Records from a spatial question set
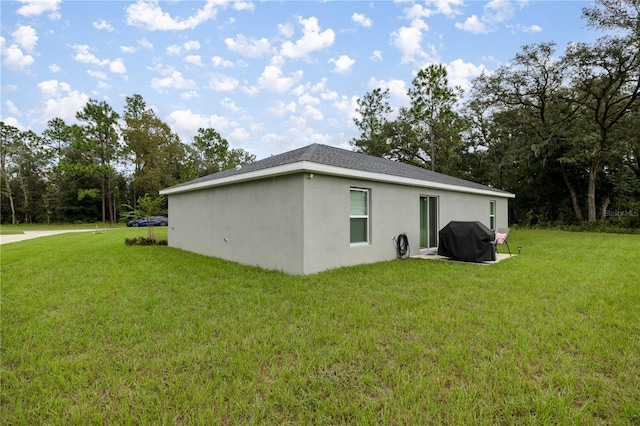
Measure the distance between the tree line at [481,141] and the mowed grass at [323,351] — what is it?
1482 cm

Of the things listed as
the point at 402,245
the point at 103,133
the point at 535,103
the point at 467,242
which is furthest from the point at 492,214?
the point at 103,133

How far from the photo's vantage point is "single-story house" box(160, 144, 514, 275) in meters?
6.02

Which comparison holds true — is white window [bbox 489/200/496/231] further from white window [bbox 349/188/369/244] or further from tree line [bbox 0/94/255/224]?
tree line [bbox 0/94/255/224]

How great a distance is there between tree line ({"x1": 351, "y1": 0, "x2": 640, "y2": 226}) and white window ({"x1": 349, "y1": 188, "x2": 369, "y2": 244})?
14.8m

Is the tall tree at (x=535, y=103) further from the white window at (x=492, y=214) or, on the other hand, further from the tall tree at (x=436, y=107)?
the white window at (x=492, y=214)

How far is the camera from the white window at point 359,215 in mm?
6934

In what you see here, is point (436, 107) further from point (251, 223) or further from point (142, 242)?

◆ Work to be completed
Without including any pictures, reproduce the listing exactly.

◆ Final result
Measure the distance between the tree line at [481,141] and the mowed grass at [323,351] — what is it?
1482 cm

Of the things listed as
the point at 402,245
the point at 103,133
the point at 535,103
the point at 467,242
which is furthest from the point at 492,214?
the point at 103,133

How far from the photo's vantage point is "single-story house" box(160, 144, 514, 275) in meters?
6.02

Which comparison holds true — is white window [bbox 489/200/496/231] further from white window [bbox 349/188/369/244] or further from tree line [bbox 0/94/255/224]?
tree line [bbox 0/94/255/224]

How great a distance is there between tree line ({"x1": 351, "y1": 0, "x2": 640, "y2": 226}) and white window ({"x1": 349, "y1": 188, "x2": 369, "y2": 244})?
14.8m

Is the tall tree at (x=535, y=103) further from the white window at (x=492, y=214) or, on the other hand, further from the tall tree at (x=436, y=107)?
the white window at (x=492, y=214)

How far is the camera from the white window at point 359,215 in mm?
6934

In what you see here, is point (436, 107) further from point (251, 223) or further from point (142, 242)?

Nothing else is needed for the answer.